Too Much
Page 9
“We’re the same person,” Frances says of Sophie to her new roommates, Lev and Benji.
Later, her voice laced with thinly veiled anxiety, she tells Sophie, “You and I are both undateable. We’re gonna end up spinsters.” Sophie, who has since cultivated an air more sophisticated and bored, merely replies, “You better break that to Patch.”
There’s a certain pleasure in determining that we are “the same person” as our best friend, particularly for those of us who regard our friendships as romances. Often we are propelled to such vows when we find unevenly shaped pieces of ourselves in one another. But these moments, however vital, are only a nuance of a larger, fundamental drive to enlace oneself so tightly with another that all boundaries fizzle away. To assert that two are one is to defy tenets of logic on the hallowed principle of woman’s intimacy—to desire spectacular manifestations of one’s closeness because platonic romance is as vast and boundless as anything sexual.
And yet under different light this hyperbole emits a more somber hue. When Frances declares that she and Sophie are the same, she yearns to steady herself through identification. All of the questions that make us squirm in the twilight of our twenties—am I pursuing the right career? Should I commit to this person? What, precisely, do I want?—lose their charge when we decide that our best friend’s life narrative validates our own. When Frances aligns herself with Sophie—Sophie, who has both a job and parents successful enough to fund a move to Tribeca—her increasingly disappointing dance career becomes, not a professional misfire, but an incontrovertible plot thread of their larger Story. Her choices are rendered valid, and unambiguously so.
After Sophie moves out of their apartment, however, her presence becomes more peripheral and laden with caveats (she can’t hang out all day; she promised to meet Patch by five). Though Frances continues to tell people that she and Sophie are the same person, this description of their friendship begins to read more as a desperate grasp at an unraveling narrative and, critically, at her cherished perception of Sophie, who has never been her double.

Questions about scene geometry
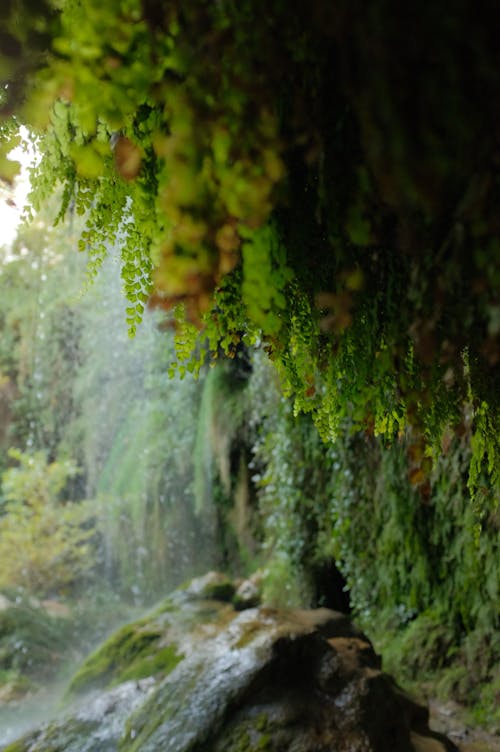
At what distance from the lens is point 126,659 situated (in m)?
4.53

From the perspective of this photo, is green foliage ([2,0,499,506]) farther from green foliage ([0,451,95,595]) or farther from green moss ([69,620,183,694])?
green foliage ([0,451,95,595])

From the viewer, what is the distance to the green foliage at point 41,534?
9266mm

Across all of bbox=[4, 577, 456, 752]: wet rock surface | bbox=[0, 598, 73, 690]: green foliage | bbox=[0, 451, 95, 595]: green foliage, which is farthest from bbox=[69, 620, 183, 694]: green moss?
bbox=[0, 451, 95, 595]: green foliage

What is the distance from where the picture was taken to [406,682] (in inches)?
196

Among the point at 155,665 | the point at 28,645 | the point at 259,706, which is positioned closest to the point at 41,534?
the point at 28,645

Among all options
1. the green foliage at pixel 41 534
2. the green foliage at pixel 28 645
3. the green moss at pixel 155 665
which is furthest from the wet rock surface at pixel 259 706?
the green foliage at pixel 41 534

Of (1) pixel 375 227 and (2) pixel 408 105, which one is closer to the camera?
(2) pixel 408 105

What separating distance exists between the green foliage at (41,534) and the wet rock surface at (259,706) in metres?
5.92

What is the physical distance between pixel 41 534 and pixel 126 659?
17.5 ft

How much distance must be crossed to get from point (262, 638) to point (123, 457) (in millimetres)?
6849

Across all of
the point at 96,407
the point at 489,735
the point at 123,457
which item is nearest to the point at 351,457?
the point at 489,735

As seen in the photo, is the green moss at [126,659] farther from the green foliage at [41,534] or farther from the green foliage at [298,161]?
the green foliage at [41,534]

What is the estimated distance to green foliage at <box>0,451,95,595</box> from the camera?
9.27m

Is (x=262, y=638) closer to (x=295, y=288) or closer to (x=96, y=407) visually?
(x=295, y=288)
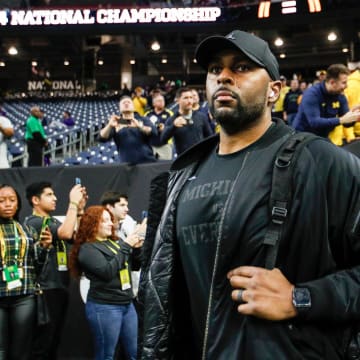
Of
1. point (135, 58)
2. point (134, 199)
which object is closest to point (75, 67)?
point (135, 58)

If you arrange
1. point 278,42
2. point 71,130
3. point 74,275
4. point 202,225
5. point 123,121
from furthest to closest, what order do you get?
point 278,42, point 71,130, point 123,121, point 74,275, point 202,225

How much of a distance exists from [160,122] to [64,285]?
3.75 metres

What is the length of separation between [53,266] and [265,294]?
404cm

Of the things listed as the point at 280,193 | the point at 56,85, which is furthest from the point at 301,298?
the point at 56,85

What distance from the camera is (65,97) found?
28.5 meters

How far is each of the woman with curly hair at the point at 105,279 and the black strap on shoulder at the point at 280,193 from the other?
3.12 meters

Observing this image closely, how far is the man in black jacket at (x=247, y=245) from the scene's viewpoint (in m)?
1.49

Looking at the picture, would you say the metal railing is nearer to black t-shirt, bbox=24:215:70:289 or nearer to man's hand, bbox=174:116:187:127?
man's hand, bbox=174:116:187:127

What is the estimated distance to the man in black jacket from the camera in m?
1.49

▶ _DIRECTION_: In the essay about Frances and Sophie's friendship, by what time has Sophie promised to meet Patch?

▶ _RESPONSE TO THIS EXERCISE_: By five.